Kudos to Bob Lord. He’s a local guy who ran for Congress as a Democrat in 2008 and is an associate fellow at the Institute for Policy Studies, so you know where he stands on the political spectrum.
The Republic picked up a piece he wrote titled “Absurd Inequity Is Threatening U.S.”
He drew a powerful picture of just how concentrated wealth has become at the top of the economic ladder.
Imagine the entire population lined up in order of wealth, measured by net worth. Bill Gates, the wealthiest American, would stand at the front of the line, and the poorest American at the back.
Now, imagine a gate at the front of the line. Finally, imagine that Americans walk through the gate, one by one, starting with Microsoft’s billionaire founder, until the collective wealth of those who have passed through totals $1 trillion.
How many people belong to this trillion-dollar club?
Right now, according to the latest Forbes magazine calculations, just 51 Americans.

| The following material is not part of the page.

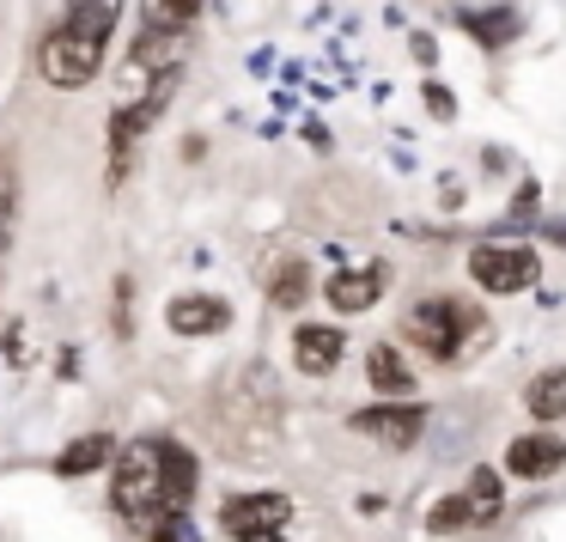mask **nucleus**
Instances as JSON below:
<instances>
[{"instance_id": "nucleus-1", "label": "nucleus", "mask_w": 566, "mask_h": 542, "mask_svg": "<svg viewBox=\"0 0 566 542\" xmlns=\"http://www.w3.org/2000/svg\"><path fill=\"white\" fill-rule=\"evenodd\" d=\"M111 505L135 524H171V493H165V445L159 439H128L116 445L111 463Z\"/></svg>"}, {"instance_id": "nucleus-2", "label": "nucleus", "mask_w": 566, "mask_h": 542, "mask_svg": "<svg viewBox=\"0 0 566 542\" xmlns=\"http://www.w3.org/2000/svg\"><path fill=\"white\" fill-rule=\"evenodd\" d=\"M104 50H111V31H92V25H80V19H62L38 50V74L50 80L55 92H80V86L98 80Z\"/></svg>"}, {"instance_id": "nucleus-3", "label": "nucleus", "mask_w": 566, "mask_h": 542, "mask_svg": "<svg viewBox=\"0 0 566 542\" xmlns=\"http://www.w3.org/2000/svg\"><path fill=\"white\" fill-rule=\"evenodd\" d=\"M402 330H408V342L427 347L432 359H457V354H463V335H481L488 323H481L463 299H427V305L408 311Z\"/></svg>"}, {"instance_id": "nucleus-4", "label": "nucleus", "mask_w": 566, "mask_h": 542, "mask_svg": "<svg viewBox=\"0 0 566 542\" xmlns=\"http://www.w3.org/2000/svg\"><path fill=\"white\" fill-rule=\"evenodd\" d=\"M536 274H542V262L530 244H475V257H469V281L481 293H530Z\"/></svg>"}, {"instance_id": "nucleus-5", "label": "nucleus", "mask_w": 566, "mask_h": 542, "mask_svg": "<svg viewBox=\"0 0 566 542\" xmlns=\"http://www.w3.org/2000/svg\"><path fill=\"white\" fill-rule=\"evenodd\" d=\"M420 427H427V408L402 403V396H396V403H384V408H359V415H354V432H366V439H378V445H396V451H402V445H415Z\"/></svg>"}, {"instance_id": "nucleus-6", "label": "nucleus", "mask_w": 566, "mask_h": 542, "mask_svg": "<svg viewBox=\"0 0 566 542\" xmlns=\"http://www.w3.org/2000/svg\"><path fill=\"white\" fill-rule=\"evenodd\" d=\"M560 469H566V445L554 432H524V439L505 445V476H517V481H548Z\"/></svg>"}, {"instance_id": "nucleus-7", "label": "nucleus", "mask_w": 566, "mask_h": 542, "mask_svg": "<svg viewBox=\"0 0 566 542\" xmlns=\"http://www.w3.org/2000/svg\"><path fill=\"white\" fill-rule=\"evenodd\" d=\"M286 518H293V500H286V493H232L220 524L232 530V536H250V530H281Z\"/></svg>"}, {"instance_id": "nucleus-8", "label": "nucleus", "mask_w": 566, "mask_h": 542, "mask_svg": "<svg viewBox=\"0 0 566 542\" xmlns=\"http://www.w3.org/2000/svg\"><path fill=\"white\" fill-rule=\"evenodd\" d=\"M347 354V335L335 330V323H298L293 330V366L305 372V378H323V372H335Z\"/></svg>"}, {"instance_id": "nucleus-9", "label": "nucleus", "mask_w": 566, "mask_h": 542, "mask_svg": "<svg viewBox=\"0 0 566 542\" xmlns=\"http://www.w3.org/2000/svg\"><path fill=\"white\" fill-rule=\"evenodd\" d=\"M323 299H329L342 317H354V311H371L384 299V269L371 262V269H342L323 281Z\"/></svg>"}, {"instance_id": "nucleus-10", "label": "nucleus", "mask_w": 566, "mask_h": 542, "mask_svg": "<svg viewBox=\"0 0 566 542\" xmlns=\"http://www.w3.org/2000/svg\"><path fill=\"white\" fill-rule=\"evenodd\" d=\"M165 323H171L177 335H220L226 323H232V311H226V299H208V293H177L171 305H165Z\"/></svg>"}, {"instance_id": "nucleus-11", "label": "nucleus", "mask_w": 566, "mask_h": 542, "mask_svg": "<svg viewBox=\"0 0 566 542\" xmlns=\"http://www.w3.org/2000/svg\"><path fill=\"white\" fill-rule=\"evenodd\" d=\"M104 463H116V439H111V432H80V439L55 457V476L80 481V476H98Z\"/></svg>"}, {"instance_id": "nucleus-12", "label": "nucleus", "mask_w": 566, "mask_h": 542, "mask_svg": "<svg viewBox=\"0 0 566 542\" xmlns=\"http://www.w3.org/2000/svg\"><path fill=\"white\" fill-rule=\"evenodd\" d=\"M366 378L378 396H415V372L402 366V354L396 347H371L366 354Z\"/></svg>"}, {"instance_id": "nucleus-13", "label": "nucleus", "mask_w": 566, "mask_h": 542, "mask_svg": "<svg viewBox=\"0 0 566 542\" xmlns=\"http://www.w3.org/2000/svg\"><path fill=\"white\" fill-rule=\"evenodd\" d=\"M159 445H165V493H171V512H184L196 500V457L171 439H159Z\"/></svg>"}, {"instance_id": "nucleus-14", "label": "nucleus", "mask_w": 566, "mask_h": 542, "mask_svg": "<svg viewBox=\"0 0 566 542\" xmlns=\"http://www.w3.org/2000/svg\"><path fill=\"white\" fill-rule=\"evenodd\" d=\"M475 524H481V512H475L469 493H444V500L427 512V530H439V536H457V530H475Z\"/></svg>"}, {"instance_id": "nucleus-15", "label": "nucleus", "mask_w": 566, "mask_h": 542, "mask_svg": "<svg viewBox=\"0 0 566 542\" xmlns=\"http://www.w3.org/2000/svg\"><path fill=\"white\" fill-rule=\"evenodd\" d=\"M530 415H536V420H560L566 415V366L560 372H542V378L530 384Z\"/></svg>"}, {"instance_id": "nucleus-16", "label": "nucleus", "mask_w": 566, "mask_h": 542, "mask_svg": "<svg viewBox=\"0 0 566 542\" xmlns=\"http://www.w3.org/2000/svg\"><path fill=\"white\" fill-rule=\"evenodd\" d=\"M469 500H475V512H481V524H493L500 518V500H505V488H500V469H469Z\"/></svg>"}, {"instance_id": "nucleus-17", "label": "nucleus", "mask_w": 566, "mask_h": 542, "mask_svg": "<svg viewBox=\"0 0 566 542\" xmlns=\"http://www.w3.org/2000/svg\"><path fill=\"white\" fill-rule=\"evenodd\" d=\"M305 293H311V274H305V262H286V269H281V281L269 286V299H274L281 311L305 305Z\"/></svg>"}, {"instance_id": "nucleus-18", "label": "nucleus", "mask_w": 566, "mask_h": 542, "mask_svg": "<svg viewBox=\"0 0 566 542\" xmlns=\"http://www.w3.org/2000/svg\"><path fill=\"white\" fill-rule=\"evenodd\" d=\"M469 31H481V43L500 50V43L512 38V13H481V19H469Z\"/></svg>"}, {"instance_id": "nucleus-19", "label": "nucleus", "mask_w": 566, "mask_h": 542, "mask_svg": "<svg viewBox=\"0 0 566 542\" xmlns=\"http://www.w3.org/2000/svg\"><path fill=\"white\" fill-rule=\"evenodd\" d=\"M7 208H13V159L0 153V232H7Z\"/></svg>"}, {"instance_id": "nucleus-20", "label": "nucleus", "mask_w": 566, "mask_h": 542, "mask_svg": "<svg viewBox=\"0 0 566 542\" xmlns=\"http://www.w3.org/2000/svg\"><path fill=\"white\" fill-rule=\"evenodd\" d=\"M159 13H165V19H196L201 0H159Z\"/></svg>"}, {"instance_id": "nucleus-21", "label": "nucleus", "mask_w": 566, "mask_h": 542, "mask_svg": "<svg viewBox=\"0 0 566 542\" xmlns=\"http://www.w3.org/2000/svg\"><path fill=\"white\" fill-rule=\"evenodd\" d=\"M427 104H432V116H451V92L444 86H427Z\"/></svg>"}, {"instance_id": "nucleus-22", "label": "nucleus", "mask_w": 566, "mask_h": 542, "mask_svg": "<svg viewBox=\"0 0 566 542\" xmlns=\"http://www.w3.org/2000/svg\"><path fill=\"white\" fill-rule=\"evenodd\" d=\"M238 542H281V530H250V536H238Z\"/></svg>"}, {"instance_id": "nucleus-23", "label": "nucleus", "mask_w": 566, "mask_h": 542, "mask_svg": "<svg viewBox=\"0 0 566 542\" xmlns=\"http://www.w3.org/2000/svg\"><path fill=\"white\" fill-rule=\"evenodd\" d=\"M0 257H7V232H0Z\"/></svg>"}]
</instances>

Ralph Lauren, the clothing designer with a net worth of $7.7 billion, would be 54th in line. He’d be locked out.
Now, flip that picture around, and put the poorest American at the head of the line. How many would have to pass through the gate until their collective wealth reaches a trillion dollars? 190 million.
Lord also points out that the top-of-the-ladder concentration of wealth is accelerating. In 1982, the 1,100 wealthiest Americans would have gone through the gate before their aggregate wealth hit a trillion dollars. If that 31 year trend holds 31 years into the future, just 12 people will be needed to hit the trillion dollar mark.
Lord concludes with an admonition that we “stop adopting economic and tax policies that are making the rich richer and the poor poorer.”
I don’t entirely disagree, but we also have to take technology into account. Every successful technological leap forward, from the horse drawn plow to the robotic welder in a modern car factory, increases efficiency and disrupts the economy, in good ways and bad. (“Increasing efficiency” is another way of saying “fewer person hours to do the same job.”)
How do we handle these disruptions? Not very well, so far. All I know for sure is that we’re pretty good at solving technical problems, but we really stink at solving social problems.